◆ **EXERCISE AIM**: Quote the records from the line containing "Is parked car" through the line containing "is nearest to house", including both of those lines.

◆ **EXERCISE INPUTS**:
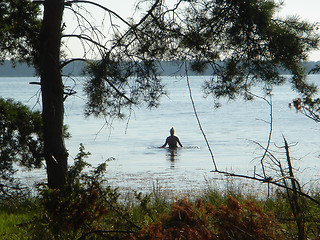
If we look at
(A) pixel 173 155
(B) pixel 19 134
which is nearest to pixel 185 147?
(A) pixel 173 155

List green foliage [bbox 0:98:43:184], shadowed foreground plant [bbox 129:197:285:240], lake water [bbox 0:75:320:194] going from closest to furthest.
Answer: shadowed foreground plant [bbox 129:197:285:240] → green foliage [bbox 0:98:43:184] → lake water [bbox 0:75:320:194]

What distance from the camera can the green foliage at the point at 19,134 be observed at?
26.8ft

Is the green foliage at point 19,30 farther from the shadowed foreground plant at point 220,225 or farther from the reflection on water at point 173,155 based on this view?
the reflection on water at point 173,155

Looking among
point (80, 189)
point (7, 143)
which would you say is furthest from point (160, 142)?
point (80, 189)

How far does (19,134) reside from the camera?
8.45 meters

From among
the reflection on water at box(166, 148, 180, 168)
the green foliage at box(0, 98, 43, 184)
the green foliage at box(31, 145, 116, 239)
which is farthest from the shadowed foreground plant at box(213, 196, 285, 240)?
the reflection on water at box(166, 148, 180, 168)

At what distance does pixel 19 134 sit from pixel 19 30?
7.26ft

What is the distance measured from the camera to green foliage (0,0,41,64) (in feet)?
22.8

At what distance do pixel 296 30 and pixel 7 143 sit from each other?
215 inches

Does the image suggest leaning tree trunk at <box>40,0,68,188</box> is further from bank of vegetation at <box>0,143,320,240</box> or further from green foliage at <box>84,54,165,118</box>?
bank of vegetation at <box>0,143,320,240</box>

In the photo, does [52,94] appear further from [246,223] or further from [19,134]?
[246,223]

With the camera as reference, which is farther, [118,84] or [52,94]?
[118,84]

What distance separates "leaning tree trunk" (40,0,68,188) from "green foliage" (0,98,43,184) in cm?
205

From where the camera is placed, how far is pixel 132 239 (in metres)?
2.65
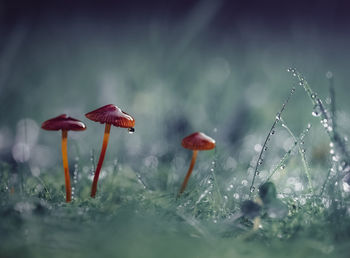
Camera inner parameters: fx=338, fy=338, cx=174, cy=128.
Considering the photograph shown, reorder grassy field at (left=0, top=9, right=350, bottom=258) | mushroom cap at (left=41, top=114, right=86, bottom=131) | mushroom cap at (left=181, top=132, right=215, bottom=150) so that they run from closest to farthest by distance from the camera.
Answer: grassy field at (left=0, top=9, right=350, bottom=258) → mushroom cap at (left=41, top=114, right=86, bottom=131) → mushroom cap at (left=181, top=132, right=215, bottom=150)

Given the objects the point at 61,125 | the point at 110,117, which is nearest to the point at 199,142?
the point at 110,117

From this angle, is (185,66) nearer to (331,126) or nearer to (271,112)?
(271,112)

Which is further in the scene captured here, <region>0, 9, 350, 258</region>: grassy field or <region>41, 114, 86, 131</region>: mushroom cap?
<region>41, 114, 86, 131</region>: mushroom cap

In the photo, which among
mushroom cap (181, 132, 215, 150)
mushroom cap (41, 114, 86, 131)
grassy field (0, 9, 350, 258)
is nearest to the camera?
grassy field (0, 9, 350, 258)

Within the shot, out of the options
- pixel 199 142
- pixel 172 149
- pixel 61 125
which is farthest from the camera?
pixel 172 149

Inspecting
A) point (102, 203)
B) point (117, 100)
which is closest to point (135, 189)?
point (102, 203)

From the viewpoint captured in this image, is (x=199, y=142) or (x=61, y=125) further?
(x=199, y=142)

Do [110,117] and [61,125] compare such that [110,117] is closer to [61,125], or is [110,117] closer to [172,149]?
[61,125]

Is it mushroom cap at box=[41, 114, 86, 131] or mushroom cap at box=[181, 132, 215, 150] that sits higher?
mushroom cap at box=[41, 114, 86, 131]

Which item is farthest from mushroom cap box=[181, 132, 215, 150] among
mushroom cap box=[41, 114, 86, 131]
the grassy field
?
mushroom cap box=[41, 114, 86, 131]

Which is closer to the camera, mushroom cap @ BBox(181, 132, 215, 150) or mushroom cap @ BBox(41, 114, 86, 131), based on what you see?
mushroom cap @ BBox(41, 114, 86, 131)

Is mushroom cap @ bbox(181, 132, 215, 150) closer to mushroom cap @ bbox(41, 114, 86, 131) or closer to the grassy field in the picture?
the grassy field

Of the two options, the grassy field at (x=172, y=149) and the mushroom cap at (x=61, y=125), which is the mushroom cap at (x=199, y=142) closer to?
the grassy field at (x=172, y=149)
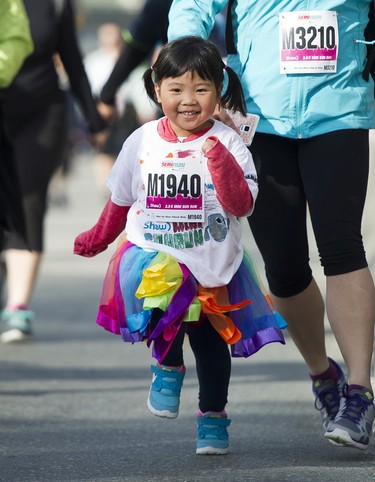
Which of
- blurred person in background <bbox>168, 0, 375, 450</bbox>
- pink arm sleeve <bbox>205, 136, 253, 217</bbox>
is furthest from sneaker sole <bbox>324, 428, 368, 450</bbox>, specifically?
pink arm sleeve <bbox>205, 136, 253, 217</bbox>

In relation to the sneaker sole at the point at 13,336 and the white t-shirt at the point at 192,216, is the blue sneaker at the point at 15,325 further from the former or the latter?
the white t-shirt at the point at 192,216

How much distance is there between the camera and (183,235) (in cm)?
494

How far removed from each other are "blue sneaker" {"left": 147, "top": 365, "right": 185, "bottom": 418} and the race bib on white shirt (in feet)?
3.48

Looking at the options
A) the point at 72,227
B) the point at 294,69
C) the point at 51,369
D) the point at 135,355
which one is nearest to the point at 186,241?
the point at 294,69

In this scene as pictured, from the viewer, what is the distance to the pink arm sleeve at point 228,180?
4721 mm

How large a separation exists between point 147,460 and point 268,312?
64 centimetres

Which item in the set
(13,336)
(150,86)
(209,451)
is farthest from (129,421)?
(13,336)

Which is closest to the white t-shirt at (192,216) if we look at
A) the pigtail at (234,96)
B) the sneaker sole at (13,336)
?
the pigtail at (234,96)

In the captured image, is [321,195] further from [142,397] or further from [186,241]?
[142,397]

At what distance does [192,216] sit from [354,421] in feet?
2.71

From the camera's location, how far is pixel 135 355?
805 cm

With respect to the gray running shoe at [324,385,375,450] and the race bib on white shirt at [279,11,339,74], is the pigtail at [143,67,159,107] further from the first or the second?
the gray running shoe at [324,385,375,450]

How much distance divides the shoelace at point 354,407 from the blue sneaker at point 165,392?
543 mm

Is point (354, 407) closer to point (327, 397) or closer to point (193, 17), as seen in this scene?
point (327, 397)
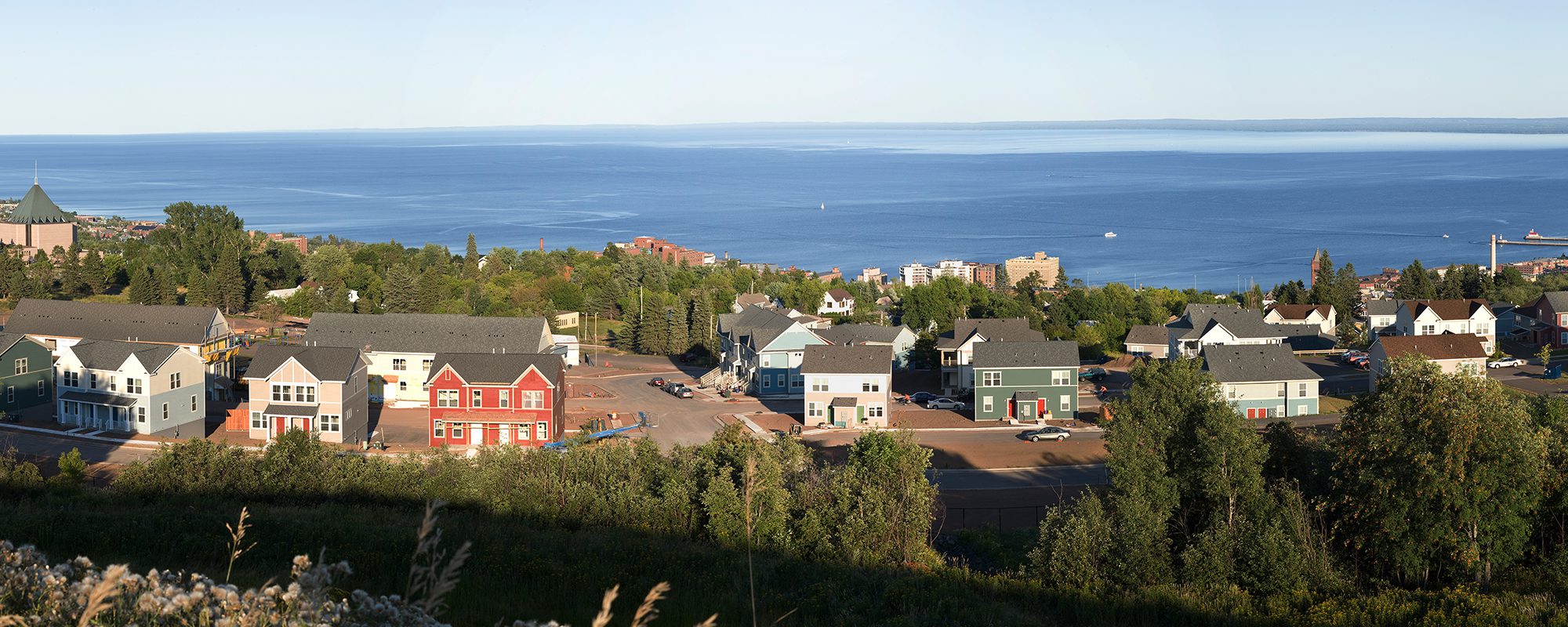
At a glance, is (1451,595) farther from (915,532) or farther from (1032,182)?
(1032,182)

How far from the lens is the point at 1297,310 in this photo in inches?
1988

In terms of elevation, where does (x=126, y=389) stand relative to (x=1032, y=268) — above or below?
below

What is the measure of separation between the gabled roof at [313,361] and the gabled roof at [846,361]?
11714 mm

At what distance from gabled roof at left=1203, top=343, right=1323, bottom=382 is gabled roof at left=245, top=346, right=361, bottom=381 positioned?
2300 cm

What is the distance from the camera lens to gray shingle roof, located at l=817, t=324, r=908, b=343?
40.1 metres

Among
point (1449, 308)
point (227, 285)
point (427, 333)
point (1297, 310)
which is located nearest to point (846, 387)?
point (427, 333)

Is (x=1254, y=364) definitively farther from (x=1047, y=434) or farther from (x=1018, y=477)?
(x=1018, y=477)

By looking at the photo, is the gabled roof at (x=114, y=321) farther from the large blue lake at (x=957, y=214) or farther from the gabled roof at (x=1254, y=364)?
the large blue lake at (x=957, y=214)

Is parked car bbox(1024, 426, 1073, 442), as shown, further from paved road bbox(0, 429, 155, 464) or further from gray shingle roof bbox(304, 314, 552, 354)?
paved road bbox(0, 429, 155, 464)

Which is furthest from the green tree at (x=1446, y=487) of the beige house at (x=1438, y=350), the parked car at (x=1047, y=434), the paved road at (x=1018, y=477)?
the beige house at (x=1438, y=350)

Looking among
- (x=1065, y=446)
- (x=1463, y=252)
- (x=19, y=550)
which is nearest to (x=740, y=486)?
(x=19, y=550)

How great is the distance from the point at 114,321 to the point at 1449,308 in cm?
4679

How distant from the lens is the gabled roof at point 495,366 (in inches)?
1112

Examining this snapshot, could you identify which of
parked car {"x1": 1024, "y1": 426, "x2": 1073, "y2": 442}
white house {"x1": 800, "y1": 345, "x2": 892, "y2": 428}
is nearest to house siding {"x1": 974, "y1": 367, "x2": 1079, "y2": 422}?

...

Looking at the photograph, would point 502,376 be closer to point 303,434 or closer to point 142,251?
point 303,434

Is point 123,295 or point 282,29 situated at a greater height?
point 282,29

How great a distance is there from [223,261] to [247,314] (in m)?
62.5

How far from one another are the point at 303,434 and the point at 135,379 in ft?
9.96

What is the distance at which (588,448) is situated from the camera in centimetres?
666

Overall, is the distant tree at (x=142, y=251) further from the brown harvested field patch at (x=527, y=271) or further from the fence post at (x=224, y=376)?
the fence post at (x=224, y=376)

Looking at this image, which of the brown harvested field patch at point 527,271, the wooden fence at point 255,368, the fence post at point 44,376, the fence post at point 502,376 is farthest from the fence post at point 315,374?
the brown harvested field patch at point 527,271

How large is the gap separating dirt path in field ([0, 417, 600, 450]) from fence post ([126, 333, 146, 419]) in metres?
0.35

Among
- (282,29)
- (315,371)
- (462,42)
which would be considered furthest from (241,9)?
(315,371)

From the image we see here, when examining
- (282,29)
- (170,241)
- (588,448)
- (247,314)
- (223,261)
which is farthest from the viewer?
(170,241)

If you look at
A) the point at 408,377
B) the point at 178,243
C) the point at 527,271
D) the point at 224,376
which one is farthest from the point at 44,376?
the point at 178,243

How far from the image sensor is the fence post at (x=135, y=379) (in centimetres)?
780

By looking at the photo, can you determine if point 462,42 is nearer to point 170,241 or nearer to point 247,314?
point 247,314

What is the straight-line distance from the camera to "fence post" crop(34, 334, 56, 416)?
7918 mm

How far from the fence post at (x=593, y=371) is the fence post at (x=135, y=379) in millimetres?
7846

* * *

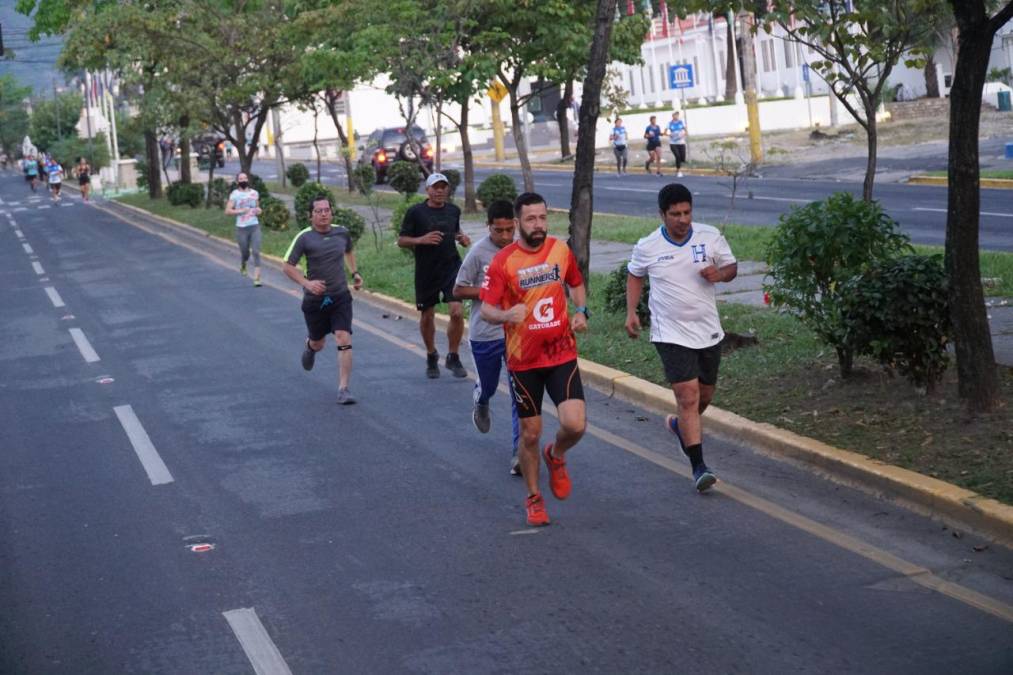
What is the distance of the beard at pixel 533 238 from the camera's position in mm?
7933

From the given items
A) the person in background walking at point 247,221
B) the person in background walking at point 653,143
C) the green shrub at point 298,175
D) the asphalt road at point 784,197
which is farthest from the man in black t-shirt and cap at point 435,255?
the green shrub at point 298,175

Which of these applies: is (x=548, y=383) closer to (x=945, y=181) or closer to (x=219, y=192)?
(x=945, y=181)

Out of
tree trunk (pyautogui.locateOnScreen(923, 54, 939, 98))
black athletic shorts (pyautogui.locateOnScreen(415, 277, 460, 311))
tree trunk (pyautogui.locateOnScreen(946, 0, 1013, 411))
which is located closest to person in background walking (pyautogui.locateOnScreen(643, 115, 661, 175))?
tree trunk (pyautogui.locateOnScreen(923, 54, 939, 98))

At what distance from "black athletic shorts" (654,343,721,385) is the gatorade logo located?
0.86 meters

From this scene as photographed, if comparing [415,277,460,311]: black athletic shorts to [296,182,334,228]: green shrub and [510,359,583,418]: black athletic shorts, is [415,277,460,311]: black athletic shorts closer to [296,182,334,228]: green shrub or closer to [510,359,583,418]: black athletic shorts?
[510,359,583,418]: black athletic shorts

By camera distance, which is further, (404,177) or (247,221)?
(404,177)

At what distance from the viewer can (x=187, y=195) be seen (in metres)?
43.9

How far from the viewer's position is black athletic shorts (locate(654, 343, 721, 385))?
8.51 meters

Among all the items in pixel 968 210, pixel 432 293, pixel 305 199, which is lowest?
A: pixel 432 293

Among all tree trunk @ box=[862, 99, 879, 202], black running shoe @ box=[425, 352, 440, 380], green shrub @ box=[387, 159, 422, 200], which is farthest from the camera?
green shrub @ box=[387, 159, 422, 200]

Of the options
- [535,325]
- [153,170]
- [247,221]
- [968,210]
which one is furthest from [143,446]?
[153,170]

◆ **TASK OUTPUT**:
Is parked car bbox(1024, 426, 1073, 442), as shown, further from paved road bbox(0, 429, 155, 464) or further from gray shingle roof bbox(304, 314, 552, 354)?
paved road bbox(0, 429, 155, 464)

Which is furthest from the green tree at (x=1446, y=487) of the beige house at (x=1438, y=350), the parked car at (x=1047, y=434), the paved road at (x=1018, y=477)?
the beige house at (x=1438, y=350)

Looking among
- (x=1065, y=446)
- (x=1463, y=252)
- (x=19, y=550)
which is nearest to (x=740, y=486)?
(x=19, y=550)

How great is the distance from the point at 114,321 to the point at 1449,308 in cm?
4679

How distant from the lens is the gabled roof at point 495,366 (in inches)?
1112

Examining this snapshot, could you identify which of
parked car {"x1": 1024, "y1": 426, "x2": 1073, "y2": 442}
white house {"x1": 800, "y1": 345, "x2": 892, "y2": 428}
is nearest to house siding {"x1": 974, "y1": 367, "x2": 1079, "y2": 422}?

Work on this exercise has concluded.